Among the identified DEPs, the highest expression abundance is Phosphotransferase (HXK2; 7.2036, 7.8936, 9.8633), and the second is ACT1 (5.3761, 8.3137, 1.7547). HXK2 protein is associated with glycolysis, and the glycolysis pathway may be necessary for metal-induced apoptosis, and studies have shown that S. cerevisiae undergoes a glucose-dependent, programmed cell death in response to low cadmium concentrations (Nargund et al., 2008). It has already been shown that the genes and proteins associated with glycolysis were overexpressed under acetic acid stress (Almeida et al., 2009; Mira et al., 2010) in response to the demand for ATP (Almeida et al., 2009; Cacho Teixeira et al., 2009). In addition, cells lacking HXK2 are sensitive to acetic acid, which is an indicator of programmed cell death, so HXK2 plays an important role in the apoptosis pathway (Konarzewska et al., 2017). Therefore, in our experiments, we speculated that HXK2 may be related to strontium-induced apoptosis. Interestingly, ACT1 was identified in both DEPs and strontium-binding proteins, so it is not only related to the bioaccumulation of the irradiated S. cerevisiae, but also has a high affinity for strontium.

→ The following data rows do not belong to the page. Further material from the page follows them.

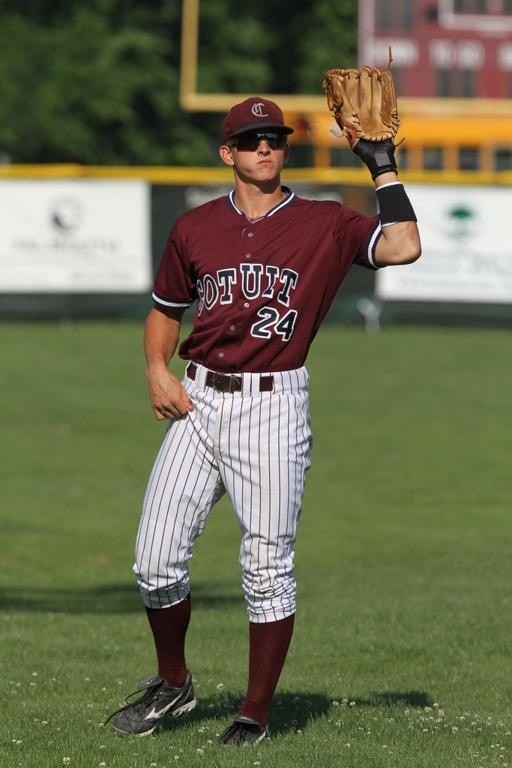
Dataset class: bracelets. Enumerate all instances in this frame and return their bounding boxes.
[374,180,418,229]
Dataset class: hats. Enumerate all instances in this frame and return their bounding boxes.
[221,97,293,145]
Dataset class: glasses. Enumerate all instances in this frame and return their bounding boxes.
[229,130,288,151]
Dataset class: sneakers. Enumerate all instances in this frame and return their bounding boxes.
[106,670,198,738]
[218,715,271,747]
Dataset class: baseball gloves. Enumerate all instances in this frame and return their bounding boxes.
[321,67,398,155]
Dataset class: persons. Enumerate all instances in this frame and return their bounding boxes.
[101,61,426,749]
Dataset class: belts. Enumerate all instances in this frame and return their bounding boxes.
[185,362,273,391]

ACT1 is actin, a structural protein involved in cell polarization, endocytosis, and other cytoskeletal functions. Endocytosis, a process that internalizes solutes, receptors, and plasma membrane transporters through endocytic vesicles and early and late endosomes, thereby delivering the cargo to the vacuole (Rotin et al., 2000). In our previous study, we used transmission electron microscopy and energy dispersive X-ray spectrometry to observe the intracellular structure of the irradiated S. cerevisiae after biosorption of Sr²⁺, and found that the vacuole was destroyed (Qiu et al., 2018). Heuck et al.'s (2010) study has shown that the destruction of the vacuole will enhance the bioaccumulation of Sr²⁺. This may be due to the fragmentation of the vacuole caused by the osmotic reaction increasing the surface area/volume ratio of the vacuole, which may allow the transporter to sequester cations into the vacuole to the greatest extent (Liu et al., 2005; Breuer et al., 2008; Dove et al., 2009; Li and Kane, 2009). Therefore, Sr²⁺ may be transported into the vacuole through endocytosis.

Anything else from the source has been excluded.